Hurley would go on to serve as the official photographer with the Australian Imperial Forces during World War I. His images explore the ferocity, futility and brutality of war: in Palestine, Ypres and desolate French forests decimated by artillery. It is a tribute to the artist that from these images we also get a sense of the humanity and camaraderie that existed amidst the devastation. After the war Hurley would go on to explore the upper reaches of the Fly River in New Guinea and document Moir and Owen's failed attempt in 1928 to break the aviation record from Sydney to England. He would also accompany Mawson on two further expeditions to the Antarctic, although he was disappointed by the experience, lamenting that 'the days of romantic Polar exploration are gone'.

Between the wars Hurley took a job with Cinesound Studios where he worked on a number of films, including in 1933 The Squatter's Daughter, in 1935 Grandad Rudd and in 1932 Symphony in Steel, which is a tribute to Sydney's Harbour Bridge. But then, as war again engulfed Europe, Hurley would embark on one last adventure, serving in the Middle East and covering such events as Operation Compass, the siege of Tobruk and Montgomery's counter-offensive at El Alamein. Reflecting on his time as a war photographer, he would write:

It is a vocation that constantly calls for a life stake and one must be prepared to play with chance perhaps even more than in most branches of the services.

On returning home Hurley entered the final phase of his artistic life where he became, in the words of one critic, 'the face of scenic photography'. He would traverse the country and, through his books, present Australia to Australians.
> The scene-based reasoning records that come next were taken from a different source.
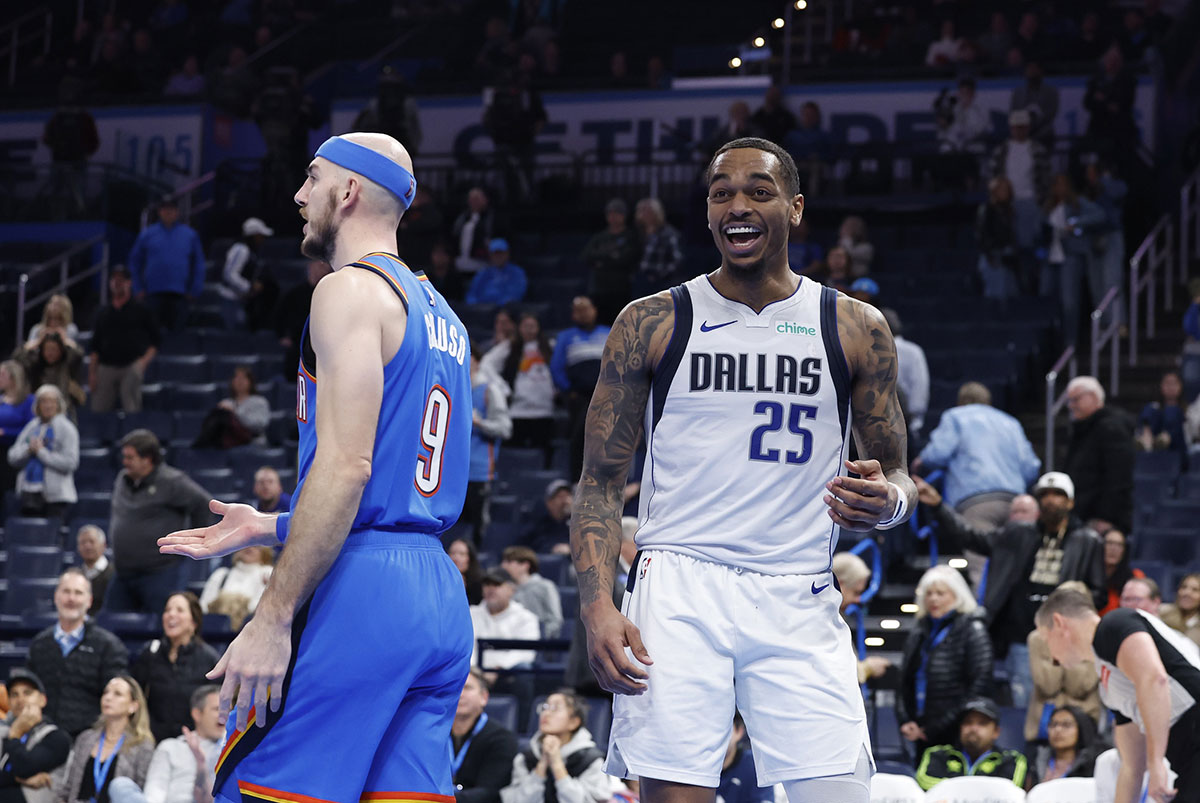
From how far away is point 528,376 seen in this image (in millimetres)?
14453

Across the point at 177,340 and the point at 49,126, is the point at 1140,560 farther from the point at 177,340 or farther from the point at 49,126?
the point at 49,126

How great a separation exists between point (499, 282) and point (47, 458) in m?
4.97

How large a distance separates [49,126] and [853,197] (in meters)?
9.60

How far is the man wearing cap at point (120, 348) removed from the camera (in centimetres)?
1599

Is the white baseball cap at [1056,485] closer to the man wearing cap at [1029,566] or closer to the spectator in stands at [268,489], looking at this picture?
the man wearing cap at [1029,566]

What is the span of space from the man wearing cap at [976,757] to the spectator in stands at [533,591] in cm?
294

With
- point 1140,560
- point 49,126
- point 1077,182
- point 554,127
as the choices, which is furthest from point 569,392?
point 49,126

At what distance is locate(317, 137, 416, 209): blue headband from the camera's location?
13.7 feet

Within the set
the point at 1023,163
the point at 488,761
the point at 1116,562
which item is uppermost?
the point at 1023,163

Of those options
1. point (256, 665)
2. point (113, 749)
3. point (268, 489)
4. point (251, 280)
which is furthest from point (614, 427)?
point (251, 280)

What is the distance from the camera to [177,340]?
17.3 m

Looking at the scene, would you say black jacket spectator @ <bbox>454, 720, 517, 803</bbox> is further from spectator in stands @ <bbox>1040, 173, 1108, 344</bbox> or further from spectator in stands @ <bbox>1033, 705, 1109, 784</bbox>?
spectator in stands @ <bbox>1040, 173, 1108, 344</bbox>

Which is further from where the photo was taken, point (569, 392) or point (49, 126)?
point (49, 126)

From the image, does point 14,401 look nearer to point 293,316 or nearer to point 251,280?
point 293,316
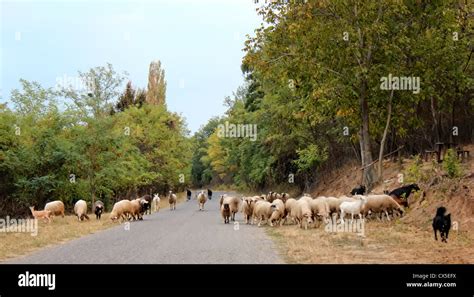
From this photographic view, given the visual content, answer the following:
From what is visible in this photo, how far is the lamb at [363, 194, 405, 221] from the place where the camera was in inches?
830

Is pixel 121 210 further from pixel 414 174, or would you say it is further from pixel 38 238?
pixel 414 174

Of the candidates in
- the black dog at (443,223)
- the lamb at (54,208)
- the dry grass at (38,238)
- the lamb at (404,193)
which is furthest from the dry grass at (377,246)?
the lamb at (54,208)

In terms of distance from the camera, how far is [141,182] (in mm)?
49594

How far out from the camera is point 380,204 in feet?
69.6

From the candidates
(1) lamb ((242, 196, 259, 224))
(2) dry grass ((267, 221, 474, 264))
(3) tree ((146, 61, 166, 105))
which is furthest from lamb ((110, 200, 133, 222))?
(3) tree ((146, 61, 166, 105))

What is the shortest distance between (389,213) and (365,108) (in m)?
6.60

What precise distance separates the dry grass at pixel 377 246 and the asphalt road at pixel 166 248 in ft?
2.38

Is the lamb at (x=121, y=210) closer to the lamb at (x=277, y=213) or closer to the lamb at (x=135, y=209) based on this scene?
the lamb at (x=135, y=209)

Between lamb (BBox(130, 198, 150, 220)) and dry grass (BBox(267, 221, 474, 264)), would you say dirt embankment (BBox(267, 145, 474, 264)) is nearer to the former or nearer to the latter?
dry grass (BBox(267, 221, 474, 264))

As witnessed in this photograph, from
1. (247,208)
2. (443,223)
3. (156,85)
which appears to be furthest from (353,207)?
(156,85)

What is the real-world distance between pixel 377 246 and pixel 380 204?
5775 mm

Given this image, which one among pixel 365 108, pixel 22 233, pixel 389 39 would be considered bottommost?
pixel 22 233
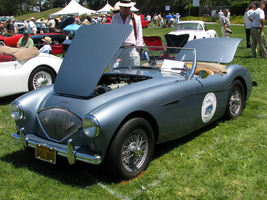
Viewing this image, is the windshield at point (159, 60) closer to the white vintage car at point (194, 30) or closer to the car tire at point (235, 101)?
the car tire at point (235, 101)

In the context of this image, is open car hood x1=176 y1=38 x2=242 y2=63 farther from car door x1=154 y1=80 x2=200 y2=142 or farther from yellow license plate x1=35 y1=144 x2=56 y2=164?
yellow license plate x1=35 y1=144 x2=56 y2=164

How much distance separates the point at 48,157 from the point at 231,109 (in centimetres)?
304

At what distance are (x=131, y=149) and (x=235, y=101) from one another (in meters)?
2.43

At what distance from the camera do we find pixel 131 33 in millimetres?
5324

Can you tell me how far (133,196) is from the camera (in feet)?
9.44

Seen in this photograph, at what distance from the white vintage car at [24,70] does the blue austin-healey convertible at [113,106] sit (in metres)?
2.72

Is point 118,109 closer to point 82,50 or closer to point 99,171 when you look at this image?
point 99,171

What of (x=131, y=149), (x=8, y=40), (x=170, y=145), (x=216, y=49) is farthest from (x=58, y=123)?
(x=8, y=40)

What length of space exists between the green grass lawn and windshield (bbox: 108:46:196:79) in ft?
3.37

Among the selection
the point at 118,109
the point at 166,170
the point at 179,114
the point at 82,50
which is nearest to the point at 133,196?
the point at 166,170

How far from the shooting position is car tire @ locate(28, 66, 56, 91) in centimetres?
652

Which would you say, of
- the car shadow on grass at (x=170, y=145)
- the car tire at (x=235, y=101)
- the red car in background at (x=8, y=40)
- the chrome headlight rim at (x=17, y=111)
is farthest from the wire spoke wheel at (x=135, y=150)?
the red car in background at (x=8, y=40)

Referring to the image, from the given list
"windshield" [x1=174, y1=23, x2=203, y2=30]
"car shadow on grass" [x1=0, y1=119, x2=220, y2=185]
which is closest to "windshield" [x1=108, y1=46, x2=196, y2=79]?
"car shadow on grass" [x1=0, y1=119, x2=220, y2=185]

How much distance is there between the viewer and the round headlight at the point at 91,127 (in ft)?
9.21
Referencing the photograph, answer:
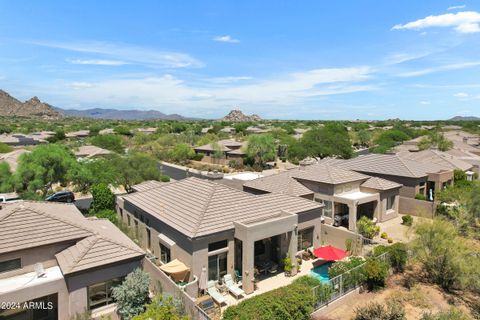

Hurley's Australia is place of opportunity and optimism and, to be fair, a certain cautious insularity too. As John Thompson, who has written much about Frank Hurley, argues in critiquing this period of Hurley's work:

… [the] man who had once travelled the world [was] to give Australians the means for understanding and appreciating their own country. He did so in terms of the cultural limitations and social prejudices of the day. Hurley's vision was clear [and] uncomplicated … It was not a vision that encompassed plurality, diversity or complexity.

Through these images postwar Australia saw itself. To his critics and admirers alike, Hurley was a showman, raconteur and storyteller. He told stories not only of high adventure and national pride, of humanity's capacity to overcome, but also of its faculty for cruelty and its insignificance when compared to nature's elements. In summing up his life Hurley said:

I have lived a life that suited me best. I took risks and never regretted them. If I could start again, I would do everything the same.

We should be thankful for the risks that Frank Hurley took and grateful for the contribution he made to the nation's cultural life.